↓

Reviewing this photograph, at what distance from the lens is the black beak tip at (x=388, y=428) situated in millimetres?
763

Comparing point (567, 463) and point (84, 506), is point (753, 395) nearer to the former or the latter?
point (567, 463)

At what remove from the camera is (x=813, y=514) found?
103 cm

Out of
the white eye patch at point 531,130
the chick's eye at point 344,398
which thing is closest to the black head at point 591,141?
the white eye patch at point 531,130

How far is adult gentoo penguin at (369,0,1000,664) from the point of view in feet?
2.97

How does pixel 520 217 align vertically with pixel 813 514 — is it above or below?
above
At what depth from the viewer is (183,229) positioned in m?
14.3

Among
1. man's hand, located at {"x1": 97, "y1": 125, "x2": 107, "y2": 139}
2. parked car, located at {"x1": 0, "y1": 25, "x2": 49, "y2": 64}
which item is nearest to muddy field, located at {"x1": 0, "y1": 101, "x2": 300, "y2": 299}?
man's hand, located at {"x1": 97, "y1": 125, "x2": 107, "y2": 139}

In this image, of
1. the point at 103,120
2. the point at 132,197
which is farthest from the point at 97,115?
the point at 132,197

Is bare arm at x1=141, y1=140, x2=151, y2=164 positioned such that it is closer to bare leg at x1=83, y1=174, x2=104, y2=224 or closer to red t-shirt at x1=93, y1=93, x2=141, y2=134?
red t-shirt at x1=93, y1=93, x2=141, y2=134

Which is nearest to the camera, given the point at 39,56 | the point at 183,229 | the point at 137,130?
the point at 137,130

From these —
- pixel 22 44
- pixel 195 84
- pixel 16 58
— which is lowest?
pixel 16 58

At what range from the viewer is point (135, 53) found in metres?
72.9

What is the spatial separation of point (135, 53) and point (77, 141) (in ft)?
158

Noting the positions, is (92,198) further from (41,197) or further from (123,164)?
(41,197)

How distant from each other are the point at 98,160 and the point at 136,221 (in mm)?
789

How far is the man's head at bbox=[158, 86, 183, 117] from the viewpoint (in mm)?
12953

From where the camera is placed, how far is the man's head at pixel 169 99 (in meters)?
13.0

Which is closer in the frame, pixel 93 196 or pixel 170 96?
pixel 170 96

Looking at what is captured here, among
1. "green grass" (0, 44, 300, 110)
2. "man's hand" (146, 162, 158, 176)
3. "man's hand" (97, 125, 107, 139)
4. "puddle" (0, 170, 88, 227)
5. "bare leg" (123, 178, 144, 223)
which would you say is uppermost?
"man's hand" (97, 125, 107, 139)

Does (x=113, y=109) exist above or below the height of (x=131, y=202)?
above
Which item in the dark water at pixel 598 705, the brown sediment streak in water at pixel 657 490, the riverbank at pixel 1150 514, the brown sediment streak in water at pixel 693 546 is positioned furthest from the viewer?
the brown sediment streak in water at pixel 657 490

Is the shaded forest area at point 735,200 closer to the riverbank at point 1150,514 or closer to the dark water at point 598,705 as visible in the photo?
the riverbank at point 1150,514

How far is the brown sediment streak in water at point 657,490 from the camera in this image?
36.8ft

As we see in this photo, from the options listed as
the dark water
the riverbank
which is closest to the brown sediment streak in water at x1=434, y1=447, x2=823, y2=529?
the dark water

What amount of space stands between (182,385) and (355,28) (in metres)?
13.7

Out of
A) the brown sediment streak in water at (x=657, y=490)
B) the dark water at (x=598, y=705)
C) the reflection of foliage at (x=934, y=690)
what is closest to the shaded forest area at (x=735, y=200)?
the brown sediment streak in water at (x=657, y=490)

↑

- _DESCRIPTION OF THE TASK_: Retype all of the entries precisely as they are.

- _WRITTEN SOLUTION_:
Reviewing this photograph, at what distance from the lens is the black beak tip at (x=388, y=428) situated in millimetres?
763

Comparing point (567, 463) and point (84, 506), is point (753, 395) nearer to the former or the latter?
point (567, 463)

At what remove from the camera is (x=813, y=514) found?
103 cm

Out of
the white eye patch at point 531,130
the chick's eye at point 344,398
which thing is closest to the black head at point 591,141?
the white eye patch at point 531,130

How far is adult gentoo penguin at (369,0,1000,664) from the point of view in feet?
2.97

How does pixel 520 217 align vertically with pixel 813 514 — is it above or below?
above
At what depth from the viewer is (183,229) positioned in m?
14.3

Among
1. man's hand, located at {"x1": 97, "y1": 125, "x2": 107, "y2": 139}
2. parked car, located at {"x1": 0, "y1": 25, "x2": 49, "y2": 64}
which item is nearest to muddy field, located at {"x1": 0, "y1": 101, "x2": 300, "y2": 299}?
man's hand, located at {"x1": 97, "y1": 125, "x2": 107, "y2": 139}

In this image, of
1. the point at 103,120
2. the point at 132,197
which is farthest from the point at 97,115?
the point at 132,197

Is bare arm at x1=141, y1=140, x2=151, y2=164 positioned such that it is closer to bare leg at x1=83, y1=174, x2=104, y2=224 or closer to red t-shirt at x1=93, y1=93, x2=141, y2=134?
red t-shirt at x1=93, y1=93, x2=141, y2=134

Which is nearest to the camera, given the point at 39,56 | the point at 183,229 | the point at 137,130?
the point at 137,130

From these —
- pixel 22 44
- pixel 195 84
- pixel 16 58
— which is lowest?
pixel 16 58

At what range from the viewer is point (135, 53) found in metres?
72.9

What is the spatial separation of point (135, 53) and point (77, 141) (in ft)?
158

Noting the positions, is (92,198) further from (41,197) or further from (123,164)?
(41,197)

How distant from each other are the point at 98,160 and the point at 136,221 (in mm)?
789

How far is the man's head at bbox=[158, 86, 183, 117] from the viewpoint (in mm)?
12953

From where the camera is placed, how far is the man's head at pixel 169 99 (in meters)?
13.0

Which is closer in the frame, pixel 93 196 or pixel 170 96?
pixel 170 96

Looking at what is captured here, among
1. "green grass" (0, 44, 300, 110)
2. "man's hand" (146, 162, 158, 176)
3. "man's hand" (97, 125, 107, 139)
4. "puddle" (0, 170, 88, 227)
5. "bare leg" (123, 178, 144, 223)
which would you say is uppermost?
"man's hand" (97, 125, 107, 139)

Does (x=113, y=109) exist above or below the height of (x=131, y=202)?
above
Which item in the dark water at pixel 598 705, the brown sediment streak in water at pixel 657 490, the riverbank at pixel 1150 514, the brown sediment streak in water at pixel 693 546 is positioned furthest from the viewer?
the brown sediment streak in water at pixel 657 490

Is the shaded forest area at point 735,200 closer to the riverbank at point 1150,514 or closer to the dark water at point 598,705 as visible in the photo?
the riverbank at point 1150,514

How far is the brown sediment streak in water at point 657,490 from the camera in this image?
36.8ft

As we see in this photo, from the options listed as
the dark water
the riverbank
which is closest to the brown sediment streak in water at x1=434, y1=447, x2=823, y2=529?
the dark water

What amount of space stands between (182,385) and (355,28) (in metres)?
13.7

Out of
A) the brown sediment streak in water at (x=657, y=490)
B) the dark water at (x=598, y=705)
C) the reflection of foliage at (x=934, y=690)
what is closest to the shaded forest area at (x=735, y=200)?
the brown sediment streak in water at (x=657, y=490)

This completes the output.